Efficient Large Scale Distributed Matrix Computation with Spark.
Rong Gu,Yun Tang,Zhaokang Wang,Shuai Wang,Xusen Yin,Chunfeng Yuan,Yihua Huang
DOI: https://doi.org/10.1109/bigdata.2015.7364023
2015-01-01
Abstract:Matrix computation is the core of many massive data-intensive analytical applications such mining social networks, recommendation systems and nature language processing. Due to the importance of matrix computation, it has been widely studied for many years. In the Big Data ear, as the scale of the matrix grows, traditional single-node matrix computation systems can hardly cope with such large data and computation. Existing distributed matrix computation solutions are still not efficient enough, or have poor fault tolerance and usability. In this paper, we propose Marlin, an efficient distributed matrix computation library which is built on top of Spark. Marlin contains several distributed matrix operation algorithms and provides high-level matrix computation primitives for users.
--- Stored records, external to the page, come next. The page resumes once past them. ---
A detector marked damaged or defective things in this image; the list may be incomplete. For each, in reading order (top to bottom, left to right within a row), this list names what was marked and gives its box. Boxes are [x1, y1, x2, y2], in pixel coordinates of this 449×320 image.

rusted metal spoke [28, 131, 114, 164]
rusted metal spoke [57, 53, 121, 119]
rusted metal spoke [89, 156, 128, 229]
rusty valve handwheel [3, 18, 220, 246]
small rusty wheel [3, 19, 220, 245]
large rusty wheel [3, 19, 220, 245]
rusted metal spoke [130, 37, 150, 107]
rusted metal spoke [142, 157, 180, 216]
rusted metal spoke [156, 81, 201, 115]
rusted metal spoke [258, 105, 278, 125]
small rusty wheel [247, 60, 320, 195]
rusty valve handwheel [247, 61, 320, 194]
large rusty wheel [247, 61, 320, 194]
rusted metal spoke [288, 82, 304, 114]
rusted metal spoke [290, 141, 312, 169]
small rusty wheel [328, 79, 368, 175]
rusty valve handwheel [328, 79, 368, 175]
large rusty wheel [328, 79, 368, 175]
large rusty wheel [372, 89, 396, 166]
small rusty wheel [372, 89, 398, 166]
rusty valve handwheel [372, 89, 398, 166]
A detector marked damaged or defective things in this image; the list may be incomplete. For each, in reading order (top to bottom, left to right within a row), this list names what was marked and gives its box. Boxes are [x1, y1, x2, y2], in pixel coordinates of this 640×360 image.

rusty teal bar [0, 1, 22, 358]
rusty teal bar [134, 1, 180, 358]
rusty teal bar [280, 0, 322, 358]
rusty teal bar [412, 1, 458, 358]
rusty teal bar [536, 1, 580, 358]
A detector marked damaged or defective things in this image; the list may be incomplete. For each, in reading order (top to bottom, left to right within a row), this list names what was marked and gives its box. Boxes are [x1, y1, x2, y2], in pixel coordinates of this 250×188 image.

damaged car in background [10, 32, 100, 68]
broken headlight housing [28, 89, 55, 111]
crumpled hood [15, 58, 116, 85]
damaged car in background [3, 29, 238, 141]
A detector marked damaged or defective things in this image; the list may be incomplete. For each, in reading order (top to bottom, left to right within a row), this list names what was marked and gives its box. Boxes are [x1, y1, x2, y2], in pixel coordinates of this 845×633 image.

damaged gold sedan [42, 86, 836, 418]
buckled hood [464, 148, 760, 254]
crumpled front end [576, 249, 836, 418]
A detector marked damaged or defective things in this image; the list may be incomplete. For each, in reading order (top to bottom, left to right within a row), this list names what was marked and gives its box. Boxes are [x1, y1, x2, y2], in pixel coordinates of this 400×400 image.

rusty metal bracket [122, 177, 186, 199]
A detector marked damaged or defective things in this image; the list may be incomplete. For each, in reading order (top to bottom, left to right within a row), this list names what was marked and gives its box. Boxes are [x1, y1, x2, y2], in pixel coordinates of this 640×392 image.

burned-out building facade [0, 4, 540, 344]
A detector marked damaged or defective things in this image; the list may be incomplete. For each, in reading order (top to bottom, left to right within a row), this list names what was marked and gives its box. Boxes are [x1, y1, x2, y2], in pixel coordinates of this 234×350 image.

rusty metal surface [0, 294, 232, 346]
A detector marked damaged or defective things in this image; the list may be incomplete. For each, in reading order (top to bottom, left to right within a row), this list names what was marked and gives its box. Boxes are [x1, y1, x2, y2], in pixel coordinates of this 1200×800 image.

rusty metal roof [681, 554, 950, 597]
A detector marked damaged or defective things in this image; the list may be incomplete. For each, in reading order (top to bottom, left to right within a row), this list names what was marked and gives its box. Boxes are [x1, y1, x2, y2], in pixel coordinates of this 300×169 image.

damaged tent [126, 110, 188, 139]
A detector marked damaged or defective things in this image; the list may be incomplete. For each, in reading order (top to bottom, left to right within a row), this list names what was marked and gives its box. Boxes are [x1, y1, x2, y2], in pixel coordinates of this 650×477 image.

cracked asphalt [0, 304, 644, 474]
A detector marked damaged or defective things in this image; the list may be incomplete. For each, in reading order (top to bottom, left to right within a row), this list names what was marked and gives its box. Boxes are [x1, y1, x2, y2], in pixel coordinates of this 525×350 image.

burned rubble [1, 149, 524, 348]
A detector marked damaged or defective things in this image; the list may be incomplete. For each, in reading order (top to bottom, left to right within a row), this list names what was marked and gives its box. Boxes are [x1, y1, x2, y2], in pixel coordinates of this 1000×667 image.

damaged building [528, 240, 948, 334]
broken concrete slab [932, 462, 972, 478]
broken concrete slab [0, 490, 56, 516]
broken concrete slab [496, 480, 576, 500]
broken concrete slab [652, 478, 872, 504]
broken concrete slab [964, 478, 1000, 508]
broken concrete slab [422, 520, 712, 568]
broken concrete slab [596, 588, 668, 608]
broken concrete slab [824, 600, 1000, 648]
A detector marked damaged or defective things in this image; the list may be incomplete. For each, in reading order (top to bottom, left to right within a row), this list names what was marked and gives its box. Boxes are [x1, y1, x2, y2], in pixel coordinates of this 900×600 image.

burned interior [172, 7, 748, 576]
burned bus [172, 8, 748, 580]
In Marlin, we proposed three distributed matrix multiplication algorithms for different situations. Based on this, we designed an adaptive model to choose the best approach for different problems. Moreover, to improve the computation performance, instead of naively using Spark, we put forward some optimizations including taking advantage of the native linear algebra library, reducing shuffle communication and increasing parallelism. Experimental results show that Marlin is over an order of magnitude faster than R (a widely-used statistical computing system) and the existing distributed matrix operation algorithms based on MapReduce. Moreover, Marlin achieves comparable performance to the specialized MPI-based matrix multiplication algorithm SUMMA but uses a general dataflow engine and gains common dataflow features such as scalability and fault tolerance.